All of the data that follows should be retyped exactly as it appears.

* [THE DATA]:
--- START ---

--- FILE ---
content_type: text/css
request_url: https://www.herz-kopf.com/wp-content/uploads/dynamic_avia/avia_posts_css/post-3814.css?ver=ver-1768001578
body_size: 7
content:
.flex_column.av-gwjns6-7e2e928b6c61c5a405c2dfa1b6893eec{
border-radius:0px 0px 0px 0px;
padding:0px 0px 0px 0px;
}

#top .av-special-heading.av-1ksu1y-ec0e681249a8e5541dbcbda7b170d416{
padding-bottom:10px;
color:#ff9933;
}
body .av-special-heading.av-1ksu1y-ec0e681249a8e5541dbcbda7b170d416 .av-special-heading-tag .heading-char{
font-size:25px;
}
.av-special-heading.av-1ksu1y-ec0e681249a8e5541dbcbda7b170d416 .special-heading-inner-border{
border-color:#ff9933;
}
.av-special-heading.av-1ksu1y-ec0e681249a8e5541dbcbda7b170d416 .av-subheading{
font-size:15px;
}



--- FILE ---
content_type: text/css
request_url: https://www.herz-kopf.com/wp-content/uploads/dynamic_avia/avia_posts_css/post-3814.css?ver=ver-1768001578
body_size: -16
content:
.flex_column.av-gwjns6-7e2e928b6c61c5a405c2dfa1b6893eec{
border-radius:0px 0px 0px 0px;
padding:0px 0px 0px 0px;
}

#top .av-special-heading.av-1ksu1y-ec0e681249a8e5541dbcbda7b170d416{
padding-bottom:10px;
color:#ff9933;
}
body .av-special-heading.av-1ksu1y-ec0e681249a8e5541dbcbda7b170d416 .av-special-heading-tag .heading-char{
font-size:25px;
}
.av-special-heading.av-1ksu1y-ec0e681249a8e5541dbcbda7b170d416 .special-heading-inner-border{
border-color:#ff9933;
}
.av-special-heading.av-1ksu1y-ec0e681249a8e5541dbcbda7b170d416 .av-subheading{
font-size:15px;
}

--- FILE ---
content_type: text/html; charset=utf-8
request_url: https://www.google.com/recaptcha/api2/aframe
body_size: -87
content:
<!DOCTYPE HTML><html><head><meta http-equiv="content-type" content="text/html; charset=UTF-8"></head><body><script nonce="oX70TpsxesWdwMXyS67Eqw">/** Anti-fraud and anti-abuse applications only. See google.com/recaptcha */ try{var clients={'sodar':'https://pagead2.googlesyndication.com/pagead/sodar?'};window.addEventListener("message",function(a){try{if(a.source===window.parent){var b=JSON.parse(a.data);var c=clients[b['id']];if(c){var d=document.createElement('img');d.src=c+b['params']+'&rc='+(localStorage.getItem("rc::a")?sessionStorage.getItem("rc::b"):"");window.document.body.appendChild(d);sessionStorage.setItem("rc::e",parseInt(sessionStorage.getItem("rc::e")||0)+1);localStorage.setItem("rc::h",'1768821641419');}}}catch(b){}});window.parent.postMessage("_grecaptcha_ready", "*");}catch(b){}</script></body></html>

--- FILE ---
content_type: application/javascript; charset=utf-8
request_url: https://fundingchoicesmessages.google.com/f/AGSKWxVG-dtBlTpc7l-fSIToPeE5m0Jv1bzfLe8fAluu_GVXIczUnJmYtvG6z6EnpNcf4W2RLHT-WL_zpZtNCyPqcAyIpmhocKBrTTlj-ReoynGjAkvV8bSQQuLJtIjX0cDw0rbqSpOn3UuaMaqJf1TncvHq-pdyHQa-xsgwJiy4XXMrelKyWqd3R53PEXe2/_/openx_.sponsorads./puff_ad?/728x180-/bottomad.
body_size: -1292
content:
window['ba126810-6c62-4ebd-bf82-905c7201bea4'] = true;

--- END ---

* [SOLUTION FOR THIS EXERCISE]:
--- FILE ---
content_type: text/css
request_url: https://www.herz-kopf.com/wp-content/uploads/dynamic_avia/avia_posts_css/post-3814.css?ver=ver-1768001578
body_size: 7
content:
.flex_column.av-gwjns6-7e2e928b6c61c5a405c2dfa1b6893eec{
border-radius:0px 0px 0px 0px;
padding:0px 0px 0px 0px;
}

#top .av-special-heading.av-1ksu1y-ec0e681249a8e5541dbcbda7b170d416{
padding-bottom:10px;
color:#ff9933;
}
body .av-special-heading.av-1ksu1y-ec0e681249a8e5541dbcbda7b170d416 .av-special-heading-tag .heading-char{
font-size:25px;
}
.av-special-heading.av-1ksu1y-ec0e681249a8e5541dbcbda7b170d416 .special-heading-inner-border{
border-color:#ff9933;
}
.av-special-heading.av-1ksu1y-ec0e681249a8e5541dbcbda7b170d416 .av-subheading{
font-size:15px;
}



--- FILE ---
content_type: text/css
request_url: https://www.herz-kopf.com/wp-content/uploads/dynamic_avia/avia_posts_css/post-3814.css?ver=ver-1768001578
body_size: -16
content:
.flex_column.av-gwjns6-7e2e928b6c61c5a405c2dfa1b6893eec{
border-radius:0px 0px 0px 0px;
padding:0px 0px 0px 0px;
}

#top .av-special-heading.av-1ksu1y-ec0e681249a8e5541dbcbda7b170d416{
padding-bottom:10px;
color:#ff9933;
}
body .av-special-heading.av-1ksu1y-ec0e681249a8e5541dbcbda7b170d416 .av-special-heading-tag .heading-char{
font-size:25px;
}
.av-special-heading.av-1ksu1y-ec0e681249a8e5541dbcbda7b170d416 .special-heading-inner-border{
border-color:#ff9933;
}
.av-special-heading.av-1ksu1y-ec0e681249a8e5541dbcbda7b170d416 .av-subheading{
font-size:15px;
}

--- FILE ---
content_type: text/html; charset=utf-8
request_url: https://www.google.com/recaptcha/api2/aframe
body_size: -87
content:
<!DOCTYPE HTML><html><head><meta http-equiv="content-type" content="text/html; charset=UTF-8"></head><body><script nonce="oX70TpsxesWdwMXyS67Eqw">/** Anti-fraud and anti-abuse applications only. See google.com/recaptcha */ try{var clients={'sodar':'https://pagead2.googlesyndication.com/pagead/sodar?'};window.addEventListener("message",function(a){try{if(a.source===window.parent){var b=JSON.parse(a.data);var c=clients[b['id']];if(c){var d=document.createElement('img');d.src=c+b['params']+'&rc='+(localStorage.getItem("rc::a")?sessionStorage.getItem("rc::b"):"");window.document.body.appendChild(d);sessionStorage.setItem("rc::e",parseInt(sessionStorage.getItem("rc::e")||0)+1);localStorage.setItem("rc::h",'1768821641419');}}}catch(b){}});window.parent.postMessage("_grecaptcha_ready", "*");}catch(b){}</script></body></html>

--- FILE ---
content_type: application/javascript; charset=utf-8
request_url: https://fundingchoicesmessages.google.com/f/AGSKWxVG-dtBlTpc7l-fSIToPeE5m0Jv1bzfLe8fAluu_GVXIczUnJmYtvG6z6EnpNcf4W2RLHT-WL_zpZtNCyPqcAyIpmhocKBrTTlj-ReoynGjAkvV8bSQQuLJtIjX0cDw0rbqSpOn3UuaMaqJf1TncvHq-pdyHQa-xsgwJiy4XXMrelKyWqd3R53PEXe2/_/openx_.sponsorads./puff_ad?/728x180-/bottomad.
body_size: -1292
content:
window['ba126810-6c62-4ebd-bf82-905c7201bea4'] = true;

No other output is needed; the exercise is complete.